Cuando no somos capaces de asegurar la trascendencia, la religión constituye un refugio seguro, contra el vendaval angustioso de la historia que sin piedad borra nuestras huellas de este mundo. Después de muertos nadie nos recuerda, nuestros seres amados se han ido, sufrimos todo tipo de persecuciones o intolerancias varias en nuestra vida, pasamos necesidades, no importa porque la muerte no es el final sino el comienzo de la vida eterna.
Es interesante preguntarse qué bien le viene la idea religiosa a quienes ejercen el control de la sociedad y lucran con ese control. Mientras aquellos que son marginados de las bondades de esta sociedad tecnológica y globalizada que tantos “beneficios” tiene, se conforman con la sentencia bíblica: “Es más fácil que un camello entre por el ojo de una aguja que un rico al reino de los cielos” los poderosos y afortunados ricos dilapidan recursos en extravagancias y destrucción del ecosistema, tal vez pensando que hasta el buen dios puede sucumbir a una jugosa cometa, al fin y al cabo no es más que un político con ciertas facilidades para producir.

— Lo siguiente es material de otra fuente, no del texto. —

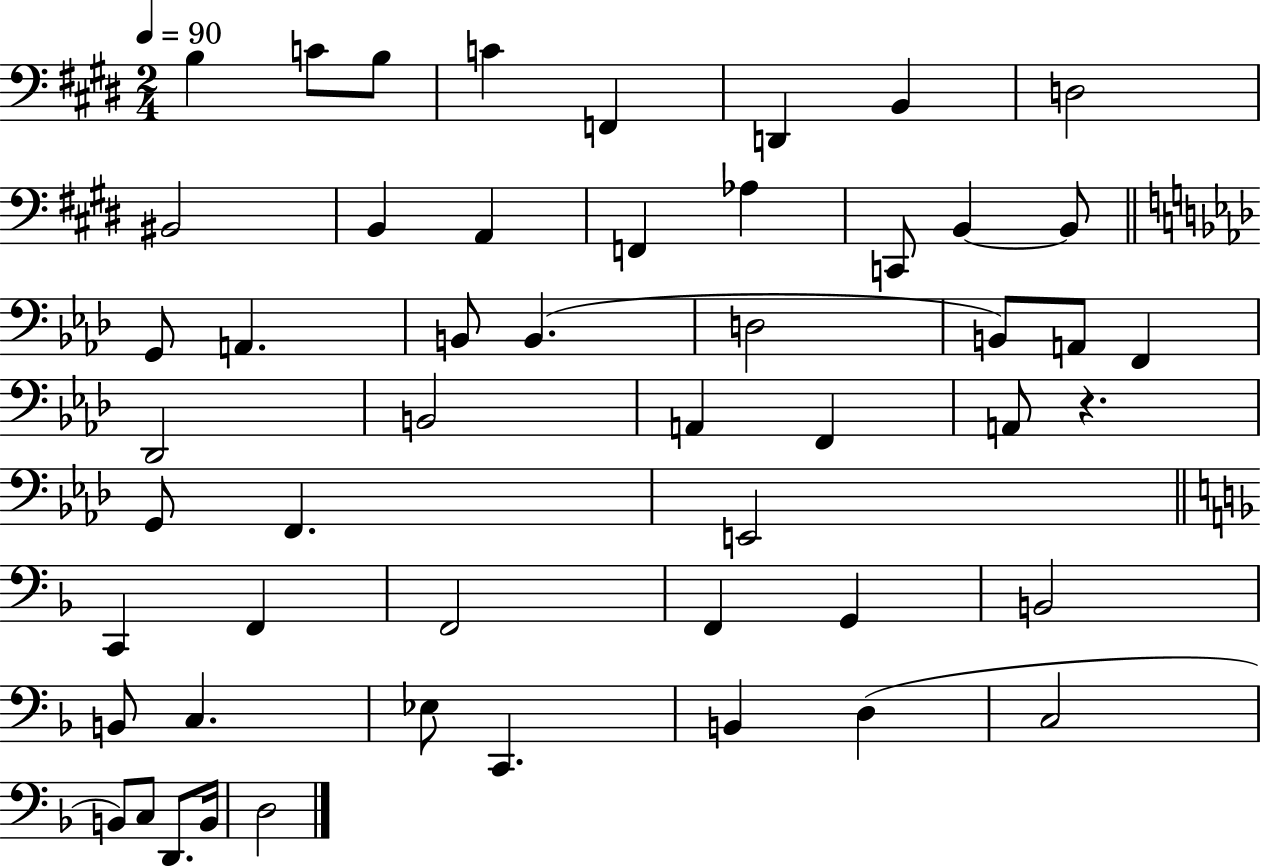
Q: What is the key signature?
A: E major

Pero algo debemos aprender de ellos, lo importante en la vida es, a partir de la conciencia de su finitud, aprender a gozar de ella, a desenvolvernos buscando el placer más que el deber, a realizar nuestros sueños en esta vida sin esperar a que la eternidad nos colme de placeres, a reconocer que vale más disfrutar de un café con amigos, o de un buen libro antes de acostarnos, que el esfuerzo cotidiano que solo llega agua al molino de quien nos oprime y nos chupa la sangre.
No tengamos miedo a morir, no calmemos nuestra angustia por la finitud de la existencia con la zanahoria de un mundo posterior a este, no dilatemos la satisfacción de nuestros deseos en haras de un futuro mejor, tanto religioso como político, no sacrifiquemos nuestras vida en la pira de la salvación humana, seamos más epicúreos que estoicos y busquemos hacer rendir cada segundo de nuestras vidas al máximo para obtener el mayor placer.
Hasta la próxima mis queridos lectores ah, y buena vida.
[1] Castoriadis C. (2001) Antropogenia en Esquilo y autocreación del hombre en Sófocles, en El avance de la insignificancia. Eudeba. Bs. As.